WHAT YOU SHOULD DO: Retype the passage below on making cinnamon buns, starting with "Then I piled" and going on through "action dried yeast)".

EXCERPTED PASSAGE:
•••

Then the exciting bit! To roll it all up without putting a hole in the dough. as an added precaution I brushed a little melted butter on the inside edge to help it stick before rolling it and on the final edge too. I fought with the dough carefully lifting it up with the cling film then turning the edge over tightly. The cling film had to be peeled away carefully, it wouldn’t be a very tasty accompaniment to the roll whilst juggling the pliable dough. The raisins needed a lot of attention as they were falling all over the place and dangerously poking through the dough. Patience is the key here and a gentle hand to guide the dough into a swirly log. If only I could get my roulade to roll as tightly as this…

One massive cinnamon log

Wielding a very sharp knife I sliced the log into sections and placed on a greased and lined baking sheet to prove a little more whilst I washed all the sugar out of my hair.

I’m not so sure Paul Hollywood would approve of my consistency in shape and size in this batch, but they tasted great and it meant I could eat 3 little ones instead of one enormous one.

*some teeny weeny rolls on here*

After a quick bake in the oven, Heaven had arrived! (I don’t use that term lightly either!) I’m considering making this for a perfectly indulgent Christmas morning breakfast, to permeate the house with cinnamon and loveliness! It was hard to wait for the them to cool down before devouring them! They just needed a simple icing sugar glaze, which I made in a pan and drizzled over while they sat on ther cooling rack.

The baked rolls

Then I piled them high on my plate and made a pot of tea and ate 3 in one go in front of the TV. Whatever they’re called they were divine and needless to say they didn’t last long in our house, especially when they were still warm out of the oven…. I’ve got to go, must bake some more.

Things that I used to make the Chelsea/Belgian/Cinnamon Buns

Inspired by Marguerite Patten’s Chelsea Bun Recipe

1 quantity of ‘Richer Yeast Dough’

  • 8 oz plain bread flour
  • 7g (1 packet of fast action dried yeast)
  • 3 oz of sugar
  • just under 1/2 pint of milk (at room temperature)
  • a pinch of salt
  • 2-3 oz of butter/margarine
  • 1 egg

Combine all of the ingredients and after kneading allow it to prove

Filling

  •  4oz of dried fruit (I used sultanas but you could add mixed peel too if you like)
  • 2 oz brown sugar
  • Lots of cinnamon! (I must have used more than 3 tablespoons of cinnamon)

Glaze

Marguerite uses a simple honey glaze, brushed over the warm buns but I made a sugar glaze with

  • (about) 100g icing sugar
  • Enough water to dissolve the sugar into a clear runny liquid

13. Lovely Lamingtons – Australia – Lord Lamington’s Finest

As a surprise birthday treat, I decided to bake Chris his favourite Australian treat, Lamingtons. We ate Lamingtons the size of house bricks when visiting Australia. One particular Lamington stands out from our visit this year when we drove the Great Ocean Road and stayed in the seaside towns of Lorne and Apollo Bay to take in the sights (and the cakes and pies too).

•••

AVAILABLE DATA:
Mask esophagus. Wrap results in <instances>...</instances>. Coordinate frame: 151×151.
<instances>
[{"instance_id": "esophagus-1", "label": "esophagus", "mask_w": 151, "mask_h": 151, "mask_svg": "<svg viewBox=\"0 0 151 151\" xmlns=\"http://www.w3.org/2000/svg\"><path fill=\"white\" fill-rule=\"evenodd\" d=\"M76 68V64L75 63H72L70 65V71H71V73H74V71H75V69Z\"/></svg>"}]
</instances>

•••

WRITTEN RESPONSE:
Then I piled them high on my plate and made a pot of tea and ate 3 in one go in front of the TV. Whatever they’re called they were divine and needless to say they didn’t last long in our house, especially when they were still warm out of the oven…. I’ve got to go, must bake some more.

Things that I used to make the Chelsea/Belgian/Cinnamon Buns

Inspired by Marguerite Patten’s Chelsea Bun Recipe

1 quantity of ‘Richer Yeast Dough’

  • 8 oz plain bread flour
  • 7g (1 packet of fast action dried yeast)